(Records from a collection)
________

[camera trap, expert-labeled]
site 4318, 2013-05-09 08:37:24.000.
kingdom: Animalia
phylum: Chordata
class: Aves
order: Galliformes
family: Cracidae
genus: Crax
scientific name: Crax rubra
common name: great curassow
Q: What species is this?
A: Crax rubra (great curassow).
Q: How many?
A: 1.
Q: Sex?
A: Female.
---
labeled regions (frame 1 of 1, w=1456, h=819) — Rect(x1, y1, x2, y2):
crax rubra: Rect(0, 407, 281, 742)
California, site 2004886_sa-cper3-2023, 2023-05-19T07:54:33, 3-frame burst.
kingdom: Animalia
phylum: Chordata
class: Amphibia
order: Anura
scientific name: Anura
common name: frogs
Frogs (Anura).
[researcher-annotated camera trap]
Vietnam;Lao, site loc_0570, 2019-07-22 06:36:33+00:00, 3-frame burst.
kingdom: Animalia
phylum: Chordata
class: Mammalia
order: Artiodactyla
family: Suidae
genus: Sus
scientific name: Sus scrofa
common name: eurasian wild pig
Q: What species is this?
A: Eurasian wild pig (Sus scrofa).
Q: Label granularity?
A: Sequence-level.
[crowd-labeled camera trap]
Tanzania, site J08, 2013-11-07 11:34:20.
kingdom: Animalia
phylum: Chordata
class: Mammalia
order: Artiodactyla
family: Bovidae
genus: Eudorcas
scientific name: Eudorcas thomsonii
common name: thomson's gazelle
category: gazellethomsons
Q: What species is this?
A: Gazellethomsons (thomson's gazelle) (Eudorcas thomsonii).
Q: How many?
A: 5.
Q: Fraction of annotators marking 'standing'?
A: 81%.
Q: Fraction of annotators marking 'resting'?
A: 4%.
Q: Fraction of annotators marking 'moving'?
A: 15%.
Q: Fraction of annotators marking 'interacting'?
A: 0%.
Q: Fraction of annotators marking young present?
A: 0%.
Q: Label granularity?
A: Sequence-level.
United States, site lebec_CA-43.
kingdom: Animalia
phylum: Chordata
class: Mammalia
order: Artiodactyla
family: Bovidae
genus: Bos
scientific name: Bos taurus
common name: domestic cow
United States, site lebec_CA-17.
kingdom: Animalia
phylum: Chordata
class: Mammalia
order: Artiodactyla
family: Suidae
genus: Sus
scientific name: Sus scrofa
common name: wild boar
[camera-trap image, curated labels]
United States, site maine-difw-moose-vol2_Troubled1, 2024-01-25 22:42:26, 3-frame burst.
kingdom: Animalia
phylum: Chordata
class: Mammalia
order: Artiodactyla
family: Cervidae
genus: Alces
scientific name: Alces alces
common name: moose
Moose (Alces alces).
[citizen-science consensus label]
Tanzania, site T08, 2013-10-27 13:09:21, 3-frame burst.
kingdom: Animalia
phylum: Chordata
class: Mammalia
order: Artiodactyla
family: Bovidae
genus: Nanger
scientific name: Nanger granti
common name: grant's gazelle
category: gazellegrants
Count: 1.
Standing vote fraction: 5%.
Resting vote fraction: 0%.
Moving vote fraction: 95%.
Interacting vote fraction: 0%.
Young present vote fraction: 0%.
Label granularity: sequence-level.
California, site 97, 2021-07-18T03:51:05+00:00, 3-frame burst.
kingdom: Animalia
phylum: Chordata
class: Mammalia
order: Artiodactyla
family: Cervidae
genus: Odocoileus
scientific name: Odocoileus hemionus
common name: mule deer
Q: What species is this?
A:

________

== Assignment ==
Restate each line of the records above without any deviation.

== Answer to the problem ==
[camera trap, expert-labeled]
site 4318, 2013-05-09 08:37:24.000.
kingdom: Animalia
phylum: Chordata
class: Aves
order: Galliformes
family: Cracidae
genus: Crax
scientific name: Crax rubra
common name: great curassow
Q: What species is this?
A: Crax rubra (great curassow).
Q: How many?
A: 1.
Q: Sex?
A: Female.
---
labeled regions (frame 1 of 1, w=1456, h=819) — Rect(x1, y1, x2, y2):
crax rubra: Rect(0, 407, 281, 742)
California, site 2004886_sa-cper3-2023, 2023-05-19T07:54:33, 3-frame burst.
kingdom: Animalia
phylum: Chordata
class: Amphibia
order: Anura
scientific name: Anura
common name: frogs
Frogs (Anura).
[researcher-annotated camera trap]
Vietnam;Lao, site loc_0570, 2019-07-22 06:36:33+00:00, 3-frame burst.
kingdom: Animalia
phylum: Chordata
class: Mammalia
order: Artiodactyla
family: Suidae
genus: Sus
scientific name: Sus scrofa
common name: eurasian wild pig
Q: What species is this?
A: Eurasian wild pig (Sus scrofa).
Q: Label granularity?
A: Sequence-level.
[crowd-labeled camera trap]
Tanzania, site J08, 2013-11-07 11:34:20.
kingdom: Animalia
phylum: Chordata
class: Mammalia
order: Artiodactyla
family: Bovidae
genus: Eudorcas
scientific name: Eudorcas thomsonii
common name: thomson's gazelle
category: gazellethomsons
Q: What species is this?
A: Gazellethomsons (thomson's gazelle) (Eudorcas thomsonii).
Q: How many?
A: 5.
Q: Fraction of annotators marking 'standing'?
A: 81%.
Q: Fraction of annotators marking 'resting'?
A: 4%.
Q: Fraction of annotators marking 'moving'?
A: 15%.
Q: Fraction of annotators marking 'interacting'?
A: 0%.
Q: Fraction of annotators marking young present?
A: 0%.
Q: Label granularity?
A: Sequence-level.
United States, site lebec_CA-43.
kingdom: Animalia
phylum: Chordata
class: Mammalia
order: Artiodactyla
family: Bovidae
genus: Bos
scientific name: Bos taurus
common name: domestic cow
United States, site lebec_CA-17.
kingdom: Animalia
phylum: Chordata
class: Mammalia
order: Artiodactyla
family: Suidae
genus: Sus
scientific name: Sus scrofa
common name: wild boar
[camera-trap image, curated labels]
United States, site maine-difw-moose-vol2_Troubled1, 2024-01-25 22:42:26, 3-frame burst.
kingdom: Animalia
phylum: Chordata
class: Mammalia
order: Artiodactyla
family: Cervidae
genus: Alces
scientific name: Alces alces
common name: moose
Moose (Alces alces).
[citizen-science consensus label]
Tanzania, site T08, 2013-10-27 13:09:21, 3-frame burst.
kingdom: Animalia
phylum: Chordata
class: Mammalia
order: Artiodactyla
family: Bovidae
genus: Nanger
scientific name: Nanger granti
common name: grant's gazelle
category: gazellegrants
Count: 1.
Standing vote fraction: 5%.
Resting vote fraction: 0%.
Moving vote fraction: 95%.
Interacting vote fraction: 0%.
Young present vote fraction: 0%.
Label granularity: sequence-level.
California, site 97, 2021-07-18T03:51:05+00:00, 3-frame burst.
kingdom: Animalia
phylum: Chordata
class: Mammalia
order: Artiodactyla
family: Cervidae
genus: Odocoileus
scientific name: Odocoileus hemionus
common name: mule deer
Q: What species is this?
A:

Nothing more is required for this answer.